--- Text provided ---

Raj was born and raised in Kenya. He and his family immigrated to Canada approximately 15 years ago.

“A lot of the formative years of my life were some here [in Canada], mostly in East Africa,” he explains.

“I had a very interesting experience moving between Canada and Kenya and seeing a little bit of the best and the worst of both. It was quite a formative experience for me and has continued to shape me in many ways.

“I’ve always wanted to go back to East Africa and find a way to bridge my privilege and my knowledge here in Canada with some of my experiences as a child growing up.

“The Fellowship seemed like an incredible opportunity to bridge that gap with cutting edge development theory and knowledge, as well as more tangible funding and training.”

Nivatha Balendra | McGill University
Community: Montreal, QC
Initiative: Nature-based Solutions for a Sustainable Future

This experience is really enlightening – just to be within this close-knit community of leaders. Even though we have different initiatives there are things that bring us close together such as the wish to do good and to create impact. I think just being surrounded by amazing people who are doing impactful things in their own ways is part of the personal development.

Nivatha Balendra

Paving the way for diversity in bio-technology

Nivatha Balendra hopes to pave the way for future entrepreneurs and scientists, while reducing environmental harms caused by synthetic chemicals in everyday products.

“As a South Asian female and youth entrepreneur, walking into a lot of the conferences I did when I first started Dispersa, I noticed that there weren’t many who looked like me – that there is a gap in representation – and I think that it shouldn’t be the case.”

Nivatha is the founder of Dispersa, an early-stage clean technology startup in the bio-product space.

“We’re using the tiniest organisms that we have on earth – microbes – to deliver natural alternatives to synthetic chemicals on the market.”

Dispersa produces a natural microbially -derived alternative to synthetic surfactants – an ingredient used in many household items.

“Surfactants are one of the most versatile compounds in the chemical industry. They are found in products that you use every day such as the hand soaps that you use (especially in the pandemic) to clean your hands, face moisturizers to keep your skin refreshed, or detergents to clean your laundry – all of these products contain this surfactant ingredient.”

--- Records supplied ---

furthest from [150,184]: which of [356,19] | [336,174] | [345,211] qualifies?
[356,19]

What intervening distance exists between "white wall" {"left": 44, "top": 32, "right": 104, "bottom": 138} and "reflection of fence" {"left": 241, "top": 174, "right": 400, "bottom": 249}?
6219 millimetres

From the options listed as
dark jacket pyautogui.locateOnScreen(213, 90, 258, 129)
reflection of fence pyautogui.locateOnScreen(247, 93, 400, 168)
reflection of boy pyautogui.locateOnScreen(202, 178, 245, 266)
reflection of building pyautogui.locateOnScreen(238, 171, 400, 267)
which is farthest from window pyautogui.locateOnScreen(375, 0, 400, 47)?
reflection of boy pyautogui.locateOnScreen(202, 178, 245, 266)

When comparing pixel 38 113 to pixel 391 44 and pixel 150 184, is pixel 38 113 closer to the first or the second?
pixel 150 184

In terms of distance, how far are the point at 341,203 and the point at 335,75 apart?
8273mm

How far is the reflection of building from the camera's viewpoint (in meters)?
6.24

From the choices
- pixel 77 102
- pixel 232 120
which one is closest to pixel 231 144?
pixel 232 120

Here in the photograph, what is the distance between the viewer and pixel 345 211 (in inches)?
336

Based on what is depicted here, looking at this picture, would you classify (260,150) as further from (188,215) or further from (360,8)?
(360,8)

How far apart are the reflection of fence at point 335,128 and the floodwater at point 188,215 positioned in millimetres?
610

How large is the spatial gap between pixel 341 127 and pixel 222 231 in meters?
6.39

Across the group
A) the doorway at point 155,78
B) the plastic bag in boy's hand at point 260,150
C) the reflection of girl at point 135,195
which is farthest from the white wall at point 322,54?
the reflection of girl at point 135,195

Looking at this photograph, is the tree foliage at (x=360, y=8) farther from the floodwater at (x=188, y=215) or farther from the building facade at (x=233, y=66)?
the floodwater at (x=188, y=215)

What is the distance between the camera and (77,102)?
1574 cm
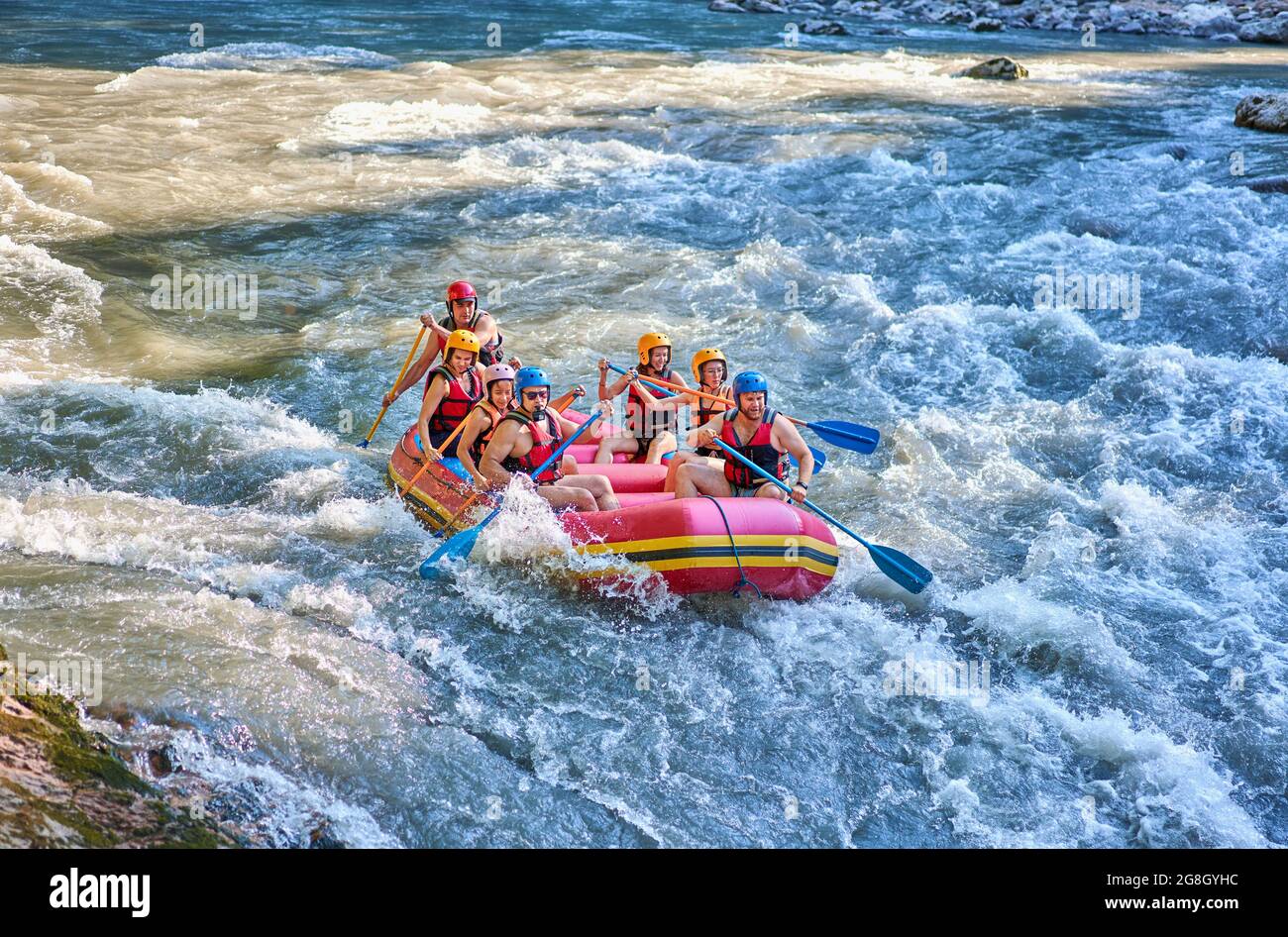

---

▸ **Your assignment**
List every everyday product that the fellowship profiles above name as containing surfactants.

▸ **Task response**
Hand soaps, face moisturizers, and detergents.